“Light and color are certainly the most specific elements in nature. With them, we have serenity, movement, and life,” Max Ingrand once said.
It is around these two elements, light and color, that Max Ingrand built his incredible career as a glassmaker, decorator, and designer.
Deeply connected to the shapes and materials of the past, he succeeded in the difficult task of merging tradition and avant-garde into a single product, creating a true icon: the Fontana table lamp.
The shape is that of the classic bedside lamp, better known as an “abat-jour,” but the similarities end there. Ingrand plays with the form-function dilemma by completely redefining the concept: it is not the lampshade that lights up, but the entire body of the lamp.
The distinction between parts disappears, creating a single source of diffuse illumination.

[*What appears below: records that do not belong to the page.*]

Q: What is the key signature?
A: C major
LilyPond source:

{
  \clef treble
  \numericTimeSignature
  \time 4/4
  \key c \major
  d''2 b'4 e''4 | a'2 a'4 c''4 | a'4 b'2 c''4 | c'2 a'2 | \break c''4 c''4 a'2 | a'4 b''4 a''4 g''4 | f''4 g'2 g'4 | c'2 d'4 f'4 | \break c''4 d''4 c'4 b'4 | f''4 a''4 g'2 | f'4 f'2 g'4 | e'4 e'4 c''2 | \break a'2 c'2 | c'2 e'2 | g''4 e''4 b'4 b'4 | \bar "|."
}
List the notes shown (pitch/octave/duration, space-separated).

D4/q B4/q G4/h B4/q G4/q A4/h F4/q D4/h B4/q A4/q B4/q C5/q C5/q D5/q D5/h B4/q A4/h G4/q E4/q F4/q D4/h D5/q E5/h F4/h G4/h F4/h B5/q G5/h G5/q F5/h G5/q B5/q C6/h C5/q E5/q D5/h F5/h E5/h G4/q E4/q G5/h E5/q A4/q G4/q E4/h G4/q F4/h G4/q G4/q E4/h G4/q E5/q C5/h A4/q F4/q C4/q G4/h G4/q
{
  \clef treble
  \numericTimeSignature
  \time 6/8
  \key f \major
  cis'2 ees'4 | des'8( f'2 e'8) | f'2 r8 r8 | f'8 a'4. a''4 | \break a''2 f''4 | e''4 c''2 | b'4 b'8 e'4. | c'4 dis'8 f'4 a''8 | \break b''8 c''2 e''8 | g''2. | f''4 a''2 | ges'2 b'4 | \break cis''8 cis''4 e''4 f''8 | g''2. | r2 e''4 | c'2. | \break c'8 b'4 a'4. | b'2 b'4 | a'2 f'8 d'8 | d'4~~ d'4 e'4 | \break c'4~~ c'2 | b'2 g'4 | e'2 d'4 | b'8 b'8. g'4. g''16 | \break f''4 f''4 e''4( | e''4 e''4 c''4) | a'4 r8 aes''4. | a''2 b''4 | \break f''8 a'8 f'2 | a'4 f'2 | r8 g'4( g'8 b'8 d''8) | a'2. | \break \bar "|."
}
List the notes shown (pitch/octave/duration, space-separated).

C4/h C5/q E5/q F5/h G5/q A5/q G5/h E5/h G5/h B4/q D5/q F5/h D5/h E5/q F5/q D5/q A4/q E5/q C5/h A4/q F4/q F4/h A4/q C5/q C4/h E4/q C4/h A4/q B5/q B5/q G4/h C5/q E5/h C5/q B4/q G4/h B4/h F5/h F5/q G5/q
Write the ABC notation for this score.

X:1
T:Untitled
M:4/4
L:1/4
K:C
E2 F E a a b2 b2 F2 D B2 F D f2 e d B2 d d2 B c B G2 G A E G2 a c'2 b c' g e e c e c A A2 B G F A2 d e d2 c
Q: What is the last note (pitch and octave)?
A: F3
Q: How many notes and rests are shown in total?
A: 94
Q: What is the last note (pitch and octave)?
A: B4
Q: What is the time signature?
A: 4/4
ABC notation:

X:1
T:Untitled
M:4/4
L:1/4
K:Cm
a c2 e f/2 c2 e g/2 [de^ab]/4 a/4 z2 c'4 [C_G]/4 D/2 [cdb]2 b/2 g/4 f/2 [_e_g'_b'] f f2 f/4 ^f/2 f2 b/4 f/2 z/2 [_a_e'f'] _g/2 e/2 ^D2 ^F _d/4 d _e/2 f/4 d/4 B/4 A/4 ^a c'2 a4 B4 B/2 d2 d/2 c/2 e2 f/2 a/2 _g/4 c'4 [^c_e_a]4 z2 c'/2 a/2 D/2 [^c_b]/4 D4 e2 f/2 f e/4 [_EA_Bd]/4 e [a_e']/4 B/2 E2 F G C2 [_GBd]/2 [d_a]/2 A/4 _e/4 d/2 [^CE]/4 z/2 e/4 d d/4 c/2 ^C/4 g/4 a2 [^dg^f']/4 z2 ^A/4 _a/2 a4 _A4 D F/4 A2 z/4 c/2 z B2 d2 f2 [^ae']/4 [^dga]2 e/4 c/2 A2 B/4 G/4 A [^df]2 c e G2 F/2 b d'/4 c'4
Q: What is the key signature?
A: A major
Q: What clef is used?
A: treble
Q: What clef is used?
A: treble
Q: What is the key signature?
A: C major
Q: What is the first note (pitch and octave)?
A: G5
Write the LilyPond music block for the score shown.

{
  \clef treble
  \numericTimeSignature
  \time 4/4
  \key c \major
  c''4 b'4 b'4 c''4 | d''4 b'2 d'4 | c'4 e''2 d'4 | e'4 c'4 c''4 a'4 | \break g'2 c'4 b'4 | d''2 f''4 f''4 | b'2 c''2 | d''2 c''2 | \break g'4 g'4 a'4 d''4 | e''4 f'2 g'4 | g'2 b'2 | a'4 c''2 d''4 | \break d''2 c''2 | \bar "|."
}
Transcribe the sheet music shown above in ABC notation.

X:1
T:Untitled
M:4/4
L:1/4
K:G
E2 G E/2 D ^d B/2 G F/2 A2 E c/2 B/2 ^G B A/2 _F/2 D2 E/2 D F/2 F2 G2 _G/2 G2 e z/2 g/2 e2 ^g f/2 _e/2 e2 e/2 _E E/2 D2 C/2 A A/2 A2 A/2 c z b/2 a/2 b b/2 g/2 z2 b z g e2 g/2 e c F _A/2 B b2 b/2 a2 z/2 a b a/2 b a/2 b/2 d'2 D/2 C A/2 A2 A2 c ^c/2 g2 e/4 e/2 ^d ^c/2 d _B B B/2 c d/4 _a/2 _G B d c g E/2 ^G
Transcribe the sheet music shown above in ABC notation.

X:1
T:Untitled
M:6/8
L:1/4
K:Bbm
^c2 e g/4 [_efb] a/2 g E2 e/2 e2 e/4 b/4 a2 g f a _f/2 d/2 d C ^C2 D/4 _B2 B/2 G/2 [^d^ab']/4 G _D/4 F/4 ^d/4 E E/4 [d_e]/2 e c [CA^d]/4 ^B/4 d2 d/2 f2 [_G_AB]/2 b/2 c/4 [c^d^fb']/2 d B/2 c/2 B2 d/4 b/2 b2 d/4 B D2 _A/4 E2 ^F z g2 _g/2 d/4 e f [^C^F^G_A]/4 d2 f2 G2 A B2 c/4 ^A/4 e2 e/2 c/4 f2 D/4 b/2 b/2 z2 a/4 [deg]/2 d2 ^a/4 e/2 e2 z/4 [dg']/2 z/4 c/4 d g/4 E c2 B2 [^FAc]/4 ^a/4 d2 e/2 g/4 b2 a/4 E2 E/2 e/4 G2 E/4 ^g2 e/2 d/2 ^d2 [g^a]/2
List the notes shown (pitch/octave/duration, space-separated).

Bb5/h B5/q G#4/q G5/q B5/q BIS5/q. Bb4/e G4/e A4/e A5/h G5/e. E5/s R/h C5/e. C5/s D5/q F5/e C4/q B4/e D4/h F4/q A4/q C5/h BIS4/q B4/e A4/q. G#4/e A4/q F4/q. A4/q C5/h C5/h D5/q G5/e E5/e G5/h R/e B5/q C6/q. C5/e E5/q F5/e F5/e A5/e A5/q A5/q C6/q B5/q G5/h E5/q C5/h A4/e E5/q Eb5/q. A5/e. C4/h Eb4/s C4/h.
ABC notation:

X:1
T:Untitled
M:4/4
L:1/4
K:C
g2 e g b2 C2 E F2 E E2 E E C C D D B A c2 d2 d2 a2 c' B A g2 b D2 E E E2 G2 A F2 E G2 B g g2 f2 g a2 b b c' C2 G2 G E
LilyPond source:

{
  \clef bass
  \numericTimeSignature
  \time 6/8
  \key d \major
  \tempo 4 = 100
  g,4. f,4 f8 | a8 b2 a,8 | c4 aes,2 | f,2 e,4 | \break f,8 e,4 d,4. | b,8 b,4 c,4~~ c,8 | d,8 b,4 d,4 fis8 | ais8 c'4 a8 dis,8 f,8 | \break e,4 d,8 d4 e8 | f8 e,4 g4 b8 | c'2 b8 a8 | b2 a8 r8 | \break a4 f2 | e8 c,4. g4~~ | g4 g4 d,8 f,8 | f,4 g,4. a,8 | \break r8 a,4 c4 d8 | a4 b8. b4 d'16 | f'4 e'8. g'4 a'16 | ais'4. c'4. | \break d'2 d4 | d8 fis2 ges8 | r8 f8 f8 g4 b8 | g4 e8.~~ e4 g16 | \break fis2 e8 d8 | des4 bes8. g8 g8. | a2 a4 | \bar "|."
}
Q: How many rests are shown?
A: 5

Made from satin-blown glass with a painted metal frame, Fontana is curvaceous, essential, and undeniably modern.
Its milky-opalescent finish gives it an ethereal quality, an object suspended between the past and the future, which has not yet lost its charm. Ingrand introduces another subtlety into his design: the multi-lighting.
The Fontana is actually produced with both double and triple lighting, meaning one or more parts can be lit, allowing the intensity of the light to be adjusted.
Born with the name “1853,” it was one of the first products created by Ingrand during the ten years (1954-1964) he served as artistic director at FontanaArte. The company was founded in 1931 by Luigi Fontana, a producer of glass sheets for construction, and Gio Ponti (who needs no introduction). FontanaArte was the ideal research ground for Ingrand, where he could showcase his extraordinary craftsmanship and visionary ideas.
The “1853,” welcomed with such enthusiasm that it soon became the symbol of the company, eventually even took its name.
Today, it is one of FontanaArte’s flagship products; it was reissued in a total black version in 2014 for its 60th anniversary, and later in a new, colored version, light gray and amethyst purple, which strengthens the contemporary nature of the design.
The soft and sinuous line, the discreet and minimalist appearance, and at the same time the strongly distinctive character, make this lamp perfect for elegant and refined environments.
When one says “create atmosphere…”.
What is most surprising when observing this lamp is the fact that it was created by the same author of the stained glass windows in the Saint Pierre church in Yvetot, which are of remarkable complexity and chromatic variety.
The Fontana lamp, in its simple monochromatic, monomaterial design, seems light years away from such a work. Yet it is one of the many manifestations of a true glass artist who knew how to dare, innovate, and renew, drawing from centuries-old traditions.